O discípulo (Atos 9.10-22)

Existem muitas coisas que podem nos aborrecer de repente. Um olhar torto, uma conta de luz muito alta, a ausência de pessoas na igreja, são algumas dessas coisas. A vida não seria mais fácil se fosse diferente? Se as pessoas fossem mais gentis conosco, se tivéssemos dinheiro sobrando, se a igreja estivesse cheia, talvez não ficássemos tão aborrecidos. Mas as coisas não são como a gente quer. Glória a Deus! Porque ele tem um plano melhor para nós.

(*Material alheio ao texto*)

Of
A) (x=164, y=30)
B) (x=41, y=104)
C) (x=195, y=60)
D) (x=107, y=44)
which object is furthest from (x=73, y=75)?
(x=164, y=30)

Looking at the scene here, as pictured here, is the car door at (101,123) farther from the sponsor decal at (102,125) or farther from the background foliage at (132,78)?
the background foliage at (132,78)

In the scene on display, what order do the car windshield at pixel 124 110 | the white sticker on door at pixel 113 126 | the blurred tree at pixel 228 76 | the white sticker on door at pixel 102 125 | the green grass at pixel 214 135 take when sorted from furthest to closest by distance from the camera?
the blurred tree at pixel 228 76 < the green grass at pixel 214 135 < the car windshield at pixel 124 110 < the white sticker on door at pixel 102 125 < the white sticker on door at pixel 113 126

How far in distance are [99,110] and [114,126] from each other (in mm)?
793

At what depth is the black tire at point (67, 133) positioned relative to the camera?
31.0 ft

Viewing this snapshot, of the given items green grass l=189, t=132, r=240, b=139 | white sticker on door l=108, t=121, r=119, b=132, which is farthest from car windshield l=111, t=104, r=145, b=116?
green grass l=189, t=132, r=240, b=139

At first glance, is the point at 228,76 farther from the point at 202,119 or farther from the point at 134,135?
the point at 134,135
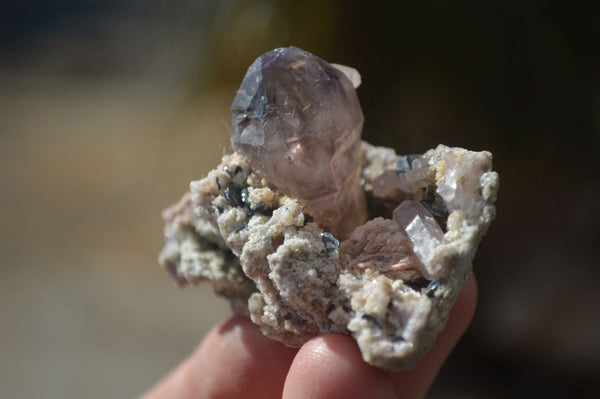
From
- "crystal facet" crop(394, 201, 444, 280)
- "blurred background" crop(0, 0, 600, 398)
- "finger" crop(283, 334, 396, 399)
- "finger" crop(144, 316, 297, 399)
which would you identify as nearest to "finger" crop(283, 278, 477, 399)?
"finger" crop(283, 334, 396, 399)

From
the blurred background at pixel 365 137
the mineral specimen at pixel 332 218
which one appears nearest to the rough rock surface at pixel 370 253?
the mineral specimen at pixel 332 218

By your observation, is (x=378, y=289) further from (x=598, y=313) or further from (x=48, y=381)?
(x=48, y=381)

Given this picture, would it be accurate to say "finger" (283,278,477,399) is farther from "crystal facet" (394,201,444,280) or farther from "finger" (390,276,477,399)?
"finger" (390,276,477,399)

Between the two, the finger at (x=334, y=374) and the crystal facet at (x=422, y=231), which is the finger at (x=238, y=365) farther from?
the crystal facet at (x=422, y=231)

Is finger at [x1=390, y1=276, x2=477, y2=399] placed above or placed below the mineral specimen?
below

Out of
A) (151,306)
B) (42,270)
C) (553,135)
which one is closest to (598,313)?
(553,135)

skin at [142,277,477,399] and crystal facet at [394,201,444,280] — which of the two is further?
skin at [142,277,477,399]

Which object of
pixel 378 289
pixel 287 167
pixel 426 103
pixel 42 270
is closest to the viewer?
pixel 378 289
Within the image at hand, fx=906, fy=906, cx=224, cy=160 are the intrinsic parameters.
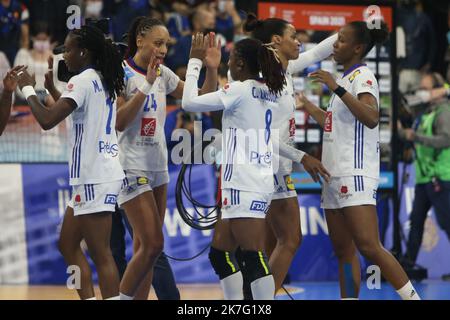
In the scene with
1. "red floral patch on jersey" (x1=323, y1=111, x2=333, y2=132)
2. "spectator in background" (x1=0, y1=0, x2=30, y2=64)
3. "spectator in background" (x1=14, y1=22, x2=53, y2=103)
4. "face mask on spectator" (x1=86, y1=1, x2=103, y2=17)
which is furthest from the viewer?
"face mask on spectator" (x1=86, y1=1, x2=103, y2=17)

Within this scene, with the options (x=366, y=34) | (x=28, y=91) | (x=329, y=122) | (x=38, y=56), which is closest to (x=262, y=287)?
(x=329, y=122)

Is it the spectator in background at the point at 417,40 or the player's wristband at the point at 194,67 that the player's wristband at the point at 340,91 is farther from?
the spectator in background at the point at 417,40

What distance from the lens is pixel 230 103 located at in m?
6.09

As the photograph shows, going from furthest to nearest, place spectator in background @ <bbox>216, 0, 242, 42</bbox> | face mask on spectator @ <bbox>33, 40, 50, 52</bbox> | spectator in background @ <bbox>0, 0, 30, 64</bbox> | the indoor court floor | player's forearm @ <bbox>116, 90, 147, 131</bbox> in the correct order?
spectator in background @ <bbox>216, 0, 242, 42</bbox> < face mask on spectator @ <bbox>33, 40, 50, 52</bbox> < spectator in background @ <bbox>0, 0, 30, 64</bbox> < the indoor court floor < player's forearm @ <bbox>116, 90, 147, 131</bbox>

Ele quer nos ensinar a viver, e viver de maneira que glorifiquemos o seu nome, de maneira que sejamos conhecidos em todo o mundo como discípulos de Jesus, como filhos de Deus.


O discípulo de Cristo não anda como bem quer, e não deve ficar aborrecido por isso, porque tem que cumprir um programa de aprendizagem, que deixa nele suas marcas. Os discípulos que fazem parte desse programa recebem pelo menos três marcas que o identificam.

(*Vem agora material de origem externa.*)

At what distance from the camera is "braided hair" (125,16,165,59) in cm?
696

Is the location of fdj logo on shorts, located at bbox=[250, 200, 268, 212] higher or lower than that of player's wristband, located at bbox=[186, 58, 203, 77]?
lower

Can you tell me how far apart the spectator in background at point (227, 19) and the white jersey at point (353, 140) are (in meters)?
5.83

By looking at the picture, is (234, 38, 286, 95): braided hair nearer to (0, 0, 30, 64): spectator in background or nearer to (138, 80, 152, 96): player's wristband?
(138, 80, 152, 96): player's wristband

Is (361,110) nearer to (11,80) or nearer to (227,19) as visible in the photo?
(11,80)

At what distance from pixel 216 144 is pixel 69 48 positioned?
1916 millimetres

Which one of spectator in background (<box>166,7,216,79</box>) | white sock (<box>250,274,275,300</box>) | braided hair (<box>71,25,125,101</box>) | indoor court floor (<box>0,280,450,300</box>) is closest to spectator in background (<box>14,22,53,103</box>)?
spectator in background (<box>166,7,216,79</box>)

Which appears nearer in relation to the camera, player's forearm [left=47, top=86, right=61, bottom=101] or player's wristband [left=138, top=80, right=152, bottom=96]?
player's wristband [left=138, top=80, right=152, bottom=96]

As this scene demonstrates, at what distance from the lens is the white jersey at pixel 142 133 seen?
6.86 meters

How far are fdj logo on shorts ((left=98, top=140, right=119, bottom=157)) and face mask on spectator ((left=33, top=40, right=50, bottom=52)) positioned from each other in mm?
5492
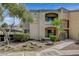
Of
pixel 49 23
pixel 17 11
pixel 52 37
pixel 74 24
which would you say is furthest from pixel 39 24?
pixel 74 24

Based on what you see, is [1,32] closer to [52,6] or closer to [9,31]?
[9,31]

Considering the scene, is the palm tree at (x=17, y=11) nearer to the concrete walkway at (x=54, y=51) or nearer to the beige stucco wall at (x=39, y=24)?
the beige stucco wall at (x=39, y=24)

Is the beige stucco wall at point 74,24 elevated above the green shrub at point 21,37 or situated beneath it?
elevated above

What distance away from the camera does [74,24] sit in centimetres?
1246

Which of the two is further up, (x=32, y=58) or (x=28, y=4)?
(x=28, y=4)

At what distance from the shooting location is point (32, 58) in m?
12.4

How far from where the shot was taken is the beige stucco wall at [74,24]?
1245cm

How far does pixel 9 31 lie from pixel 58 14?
2.71ft

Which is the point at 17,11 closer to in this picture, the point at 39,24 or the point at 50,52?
the point at 39,24

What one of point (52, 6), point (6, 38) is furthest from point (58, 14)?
point (6, 38)

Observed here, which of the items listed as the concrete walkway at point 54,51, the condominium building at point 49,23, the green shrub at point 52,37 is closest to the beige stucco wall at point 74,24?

Primeira marca: obediência (10-15)


Ora, havia em Damasco um discípulo chamado Ananias. Disse-lhe o Senhor numa visão: Ananias! Ao que respondeu: Eis-me aqui, Senhor! Então, o Senhor lhe ordenou: Dispõe-te, e vai à rua que se chama Direita, e, na casa de Judas, procura por Saulo, apelidado de Tarso; pois ele está orando e viu entrar um homem, chamado Ananias, e impor-lhe as mãos, para que recuperasse a vista. Ananias, porém, respondeu: Senhor, de muitos tenho ouvido a respeito desse homem, quantos males tem feito aos teus santos em Jerusalém; e para aqui trouxe autorização dos principais sacerdotes para prender a todos os que invocam o teu nome. Mas o Senhor lhe disse: Vai, porque este é para mim um instrumento escolhido para levar o meu nome perante os gentios e reis, bem como perante os filhos de Israel;


Ananias, um discípulo que morava em Damasco, recebeu do Senhor uma instrução, através de uma visão: “Dispõe-te, e vai à rua que se chama Direita, e, na casa de Judas, procura por Saulo, apelidado de Tarso”; Ananias achou estranha a ordem do Senhor, e respondeu: “Senhor, de muitos tenho ouvido a respeito desse homem, quantos males tem feito aos teus santos em Jerusalém; e para aqui trouxe autorização dos principais sacerdotes para prender a todos os que invocam o teu nome”. Mas o Senhor insistiu que ele fosse, afirmando que Saulo era agora um instrumento escolhido para levar o seu nome “perante os gentios e reis, bem como perante os filhos de Israel”;


O discipulado é um programa onde se aprende a obediência. Ananias até questionou, num primeiro momento, a ordem recebida, mas, percebendo que o Senhor estava falando sério, foi sem vacilar. Não fez como Jonas, que, recebendo uma missão do Senhor, não quis obedecer, fugindo para Társis, escondendo-se de Deus num porão de navio, preferindo ser lançado ao mar do que ir pregar em Nínive (Jonas 3.3-12). Mas até mesmo Jonas teve que obedecer, pois Deus foi buscá-lo no fundo do abismo, dentro do estômago do grande peixe, ao qual Deus obrigou a devolver sua “refeição”, o profeta, para que finalmente fizesse o seu trabalho (Jonas 2.10; 3.1,2). Ananias não precisou de nada disso. Protestou, no primeiro momento, mas logo viu que o Senhor estava decidido a trabalhar com o rebelde Saulo, aquele que veio a Damasco perseguir a igreja.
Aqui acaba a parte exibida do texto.